Noch einen Schritt weiter geht das Onlineangebot „Shodan“. Die Suchmaschine für IoT-Geräte verfügt seit Anfang des Jahres über vorkonfigurierte Kamera-Suchen. Diese listen ebenfalls Kameras auf, die ohne Kennwortschutz im Internet stehen. Allerdings ist es Angreifern hier nicht nur möglich, den Blick über fremde Kameras zu bekommen. Über ungeschützte Cloud-Bedienmenüs lassen sich die Geräte auch aus der Ferne steuern. Sind sie mit einem Mikrofon ausgestattet, können Angreifer aus dem Internet ihre Opfer sogar belauschen.

Das Test-Siegel für Smart Home-Sicherheit

Tatsache ist, dass IP-Kameras einiges zur Absicherung von Immobilien und anderen Objekten beitragen können.
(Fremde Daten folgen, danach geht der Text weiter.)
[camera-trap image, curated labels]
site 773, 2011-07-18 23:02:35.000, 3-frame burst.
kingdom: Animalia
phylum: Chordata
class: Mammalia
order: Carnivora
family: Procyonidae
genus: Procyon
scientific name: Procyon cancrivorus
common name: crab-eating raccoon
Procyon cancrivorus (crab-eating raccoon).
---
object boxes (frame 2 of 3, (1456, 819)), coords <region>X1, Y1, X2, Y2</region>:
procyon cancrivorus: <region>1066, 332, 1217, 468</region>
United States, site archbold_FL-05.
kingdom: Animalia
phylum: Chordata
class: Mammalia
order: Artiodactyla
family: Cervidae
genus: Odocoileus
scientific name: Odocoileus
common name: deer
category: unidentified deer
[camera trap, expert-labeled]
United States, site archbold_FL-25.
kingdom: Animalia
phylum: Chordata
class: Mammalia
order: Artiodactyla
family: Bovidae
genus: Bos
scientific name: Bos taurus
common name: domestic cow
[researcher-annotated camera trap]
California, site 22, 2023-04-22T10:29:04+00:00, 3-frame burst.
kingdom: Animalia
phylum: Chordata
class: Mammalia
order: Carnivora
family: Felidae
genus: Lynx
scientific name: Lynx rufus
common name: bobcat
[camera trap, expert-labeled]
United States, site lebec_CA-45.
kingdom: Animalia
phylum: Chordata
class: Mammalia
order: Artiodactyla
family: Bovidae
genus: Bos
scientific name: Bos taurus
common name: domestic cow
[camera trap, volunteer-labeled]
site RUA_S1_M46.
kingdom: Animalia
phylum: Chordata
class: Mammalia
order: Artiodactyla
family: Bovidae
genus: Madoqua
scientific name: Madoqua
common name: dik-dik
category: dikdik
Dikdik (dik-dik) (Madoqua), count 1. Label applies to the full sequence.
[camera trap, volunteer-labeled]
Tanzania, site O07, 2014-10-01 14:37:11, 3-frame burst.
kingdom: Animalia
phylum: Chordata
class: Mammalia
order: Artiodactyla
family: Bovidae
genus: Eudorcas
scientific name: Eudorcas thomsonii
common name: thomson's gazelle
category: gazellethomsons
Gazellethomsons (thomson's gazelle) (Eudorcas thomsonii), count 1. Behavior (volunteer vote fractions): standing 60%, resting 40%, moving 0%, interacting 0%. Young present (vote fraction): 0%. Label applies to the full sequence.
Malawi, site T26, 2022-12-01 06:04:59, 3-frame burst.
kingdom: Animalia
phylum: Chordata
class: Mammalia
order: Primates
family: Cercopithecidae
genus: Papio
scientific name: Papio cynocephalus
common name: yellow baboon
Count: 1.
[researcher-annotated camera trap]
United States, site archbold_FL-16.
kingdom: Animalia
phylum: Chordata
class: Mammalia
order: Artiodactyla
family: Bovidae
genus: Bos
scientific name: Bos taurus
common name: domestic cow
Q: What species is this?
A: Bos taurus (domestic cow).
Das setzt allerdings voraus, dass sie durch Mängel im Bereich Datenerfassung, Austausch und Speicherung nicht selbst zum Sicherheitsrisiko werden. Auch die beim Einsatz von IP-Cams genutzten Cloud-Dienste sowie Anwendungen und Apps für Smartphone und Tablet sollten einer Sicherheitsprüfung standhalten, um Angreifer fern zu halten. 

AV-TEST prüft IP-Kameras und andere IoT-Geräte darum in umfangreichen Sicherheitstests auf verschlüsselte Kommunikation, sichere Authentifizierung und die Abwehr externer Angriffe. Sichere IP-Kameras und andere IoT-Geräte erkennen Sie an den Sicherheitszertifikaten des AV-TEST Institutes.

Deutliche Unterschiede im Sicherheitstest

Welche aktuellen IP-Kameras sich im Sicherheits-Check von AV-TEST empfohlen haben, verrät die folgende Testtabelle. Regelmäßige Tests zur Sicherheit von IoT- und Smart Home-Produkten finden Sie auf der Website von AV-TEST sowie in unserem IoT-Blog.

Update: Hersteller reagieren

Einige Hersteller haben auf den Test und die Kritik von AV-TEST reagiert und aufgezeigte Sicherheitslücken ihrer Produkte geschlossen. Darunter auch Hersteller Smartfrog, der das gleichnamige Produkt als erste IP-Kamera zertifizieren ließ.